Problem: Data -> Information -> Knowledge
Turning data into information and translating that information into knowledge is the end result of students deeply engaging with ideas and making them their own. With multiple modes for capturing information in Eisenberg’s courses, it could be easy for students to be overwhelmed. Eisenberg turns this potential chaos into a learning opportunity.
“Technology allows us multi-modal interaction with content.”By encouraging them to become adept at managing information, he helps them to develop skills they’ll need later in the professional world. To demonstrate the knowledge that students have acquired, Eisenberg assigns them to create multimedia products including videos, which have proven to be an effective way for students to demonstrate their learning. According to Eisenberg, “The five-minute video is this decade’s essay.”
Solution: Multi-modal Interaction with Content
Eisenberg assigns group projects for students to create multimedia presentations. They can use whatever tools they want (Eisenberg purposefully leaves this open) and then upload the result onto a video-sharing site like Vimeo or Youtube. See two examples below:
Overall, these presentations reinforce class content because they force students to interact with the information in new ways.
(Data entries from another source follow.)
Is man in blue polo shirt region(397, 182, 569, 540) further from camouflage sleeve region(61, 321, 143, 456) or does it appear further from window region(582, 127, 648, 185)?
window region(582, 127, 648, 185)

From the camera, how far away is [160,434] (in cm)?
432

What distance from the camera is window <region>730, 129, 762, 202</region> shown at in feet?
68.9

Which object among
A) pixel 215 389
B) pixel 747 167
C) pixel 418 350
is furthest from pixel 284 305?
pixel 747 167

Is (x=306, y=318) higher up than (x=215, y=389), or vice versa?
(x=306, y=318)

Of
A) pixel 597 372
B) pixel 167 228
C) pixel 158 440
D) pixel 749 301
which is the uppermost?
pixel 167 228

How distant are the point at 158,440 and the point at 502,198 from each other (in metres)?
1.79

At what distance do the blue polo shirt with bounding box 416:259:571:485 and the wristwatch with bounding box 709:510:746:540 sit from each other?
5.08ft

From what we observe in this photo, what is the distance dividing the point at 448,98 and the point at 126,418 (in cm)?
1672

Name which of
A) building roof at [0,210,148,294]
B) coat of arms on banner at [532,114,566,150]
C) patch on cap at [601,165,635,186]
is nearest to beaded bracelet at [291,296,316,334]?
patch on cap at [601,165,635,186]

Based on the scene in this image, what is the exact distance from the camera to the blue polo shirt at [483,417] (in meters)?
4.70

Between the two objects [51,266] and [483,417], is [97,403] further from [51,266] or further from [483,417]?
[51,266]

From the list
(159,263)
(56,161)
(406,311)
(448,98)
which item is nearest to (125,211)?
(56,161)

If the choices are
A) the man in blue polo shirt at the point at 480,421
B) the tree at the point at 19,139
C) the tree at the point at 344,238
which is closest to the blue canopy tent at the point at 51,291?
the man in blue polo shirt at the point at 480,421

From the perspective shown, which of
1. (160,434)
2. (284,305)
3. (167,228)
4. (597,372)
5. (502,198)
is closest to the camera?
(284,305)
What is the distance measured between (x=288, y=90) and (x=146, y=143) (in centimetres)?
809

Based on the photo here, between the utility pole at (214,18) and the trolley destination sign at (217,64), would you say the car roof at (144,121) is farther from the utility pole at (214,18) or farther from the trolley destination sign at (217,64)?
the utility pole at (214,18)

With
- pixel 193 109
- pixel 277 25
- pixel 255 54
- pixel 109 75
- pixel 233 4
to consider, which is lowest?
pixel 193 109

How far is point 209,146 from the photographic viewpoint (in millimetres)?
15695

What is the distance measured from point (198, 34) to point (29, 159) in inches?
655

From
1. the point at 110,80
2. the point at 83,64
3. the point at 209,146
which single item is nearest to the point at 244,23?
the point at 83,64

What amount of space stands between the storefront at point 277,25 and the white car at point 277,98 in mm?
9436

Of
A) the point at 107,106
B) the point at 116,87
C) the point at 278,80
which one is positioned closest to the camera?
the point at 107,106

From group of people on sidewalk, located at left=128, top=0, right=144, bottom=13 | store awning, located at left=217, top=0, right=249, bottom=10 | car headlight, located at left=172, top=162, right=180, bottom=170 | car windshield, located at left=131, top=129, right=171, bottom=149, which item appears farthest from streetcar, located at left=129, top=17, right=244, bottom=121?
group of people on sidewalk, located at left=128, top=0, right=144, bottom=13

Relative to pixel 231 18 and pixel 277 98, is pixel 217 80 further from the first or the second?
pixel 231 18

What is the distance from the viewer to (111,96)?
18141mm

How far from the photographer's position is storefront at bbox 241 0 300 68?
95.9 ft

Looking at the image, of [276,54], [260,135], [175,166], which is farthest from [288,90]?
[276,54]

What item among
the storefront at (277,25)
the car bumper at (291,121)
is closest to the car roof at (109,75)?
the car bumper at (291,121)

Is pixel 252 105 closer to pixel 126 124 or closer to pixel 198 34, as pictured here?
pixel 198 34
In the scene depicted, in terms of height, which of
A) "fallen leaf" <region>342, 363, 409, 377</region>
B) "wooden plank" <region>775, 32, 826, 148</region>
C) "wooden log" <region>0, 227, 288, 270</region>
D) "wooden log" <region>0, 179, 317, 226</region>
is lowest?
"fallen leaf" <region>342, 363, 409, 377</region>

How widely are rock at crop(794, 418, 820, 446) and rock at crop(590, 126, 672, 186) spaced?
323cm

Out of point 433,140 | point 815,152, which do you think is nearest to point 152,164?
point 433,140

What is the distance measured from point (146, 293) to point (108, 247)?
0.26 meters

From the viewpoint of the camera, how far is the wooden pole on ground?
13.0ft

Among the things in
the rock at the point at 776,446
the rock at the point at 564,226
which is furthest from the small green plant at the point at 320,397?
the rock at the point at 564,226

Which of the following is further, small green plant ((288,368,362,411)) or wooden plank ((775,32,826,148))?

In Eisenberg’s words, “Technology allows us multi-modal interaction with content.
The only problem Eisenberg has encountered in these assignments involves occasional (and usually unintentional) intellectual property violations – especially when it comes to integrating copyrighted music in the videos.
Eisenberg also integrates communication tools both in and outside the classroom to increase class participation. Using a “backchannel” chat, students can raise questions or discuss the lecture content with other students during class. A volunteer student facilitator is periodically called on to update Eisenberg and the class on any important questions or discussions in the backchannel. This allows him to respond to the pedagogical need of the moment. Outside of class, Eisenberg sets up a Facebook class group (“because that’s where the students are”) to work like a threaded discussion and bulletin board (Facebook "Wall"). Students can post thoughts on class content on the Discussion board as well as relevant videos, pictures and links via the Wall. Eisenberg has found that using these tools has increased class participation from 20% to over 80%.
Eisenberg has some general advice for those interested in integrating technology in their course design.
“The more online stuff you do, the more time it takes. The factory model of teaching was more efficient: come in once a week, do my thing, leave. Students don’t expect to hear from me. With more connectivity, they expect more interaction. I have to check chats, etc.”
However, the positive effects of technology use on learning in terms of class participation and student knowledge retention outweigh the added cost of extra engagement.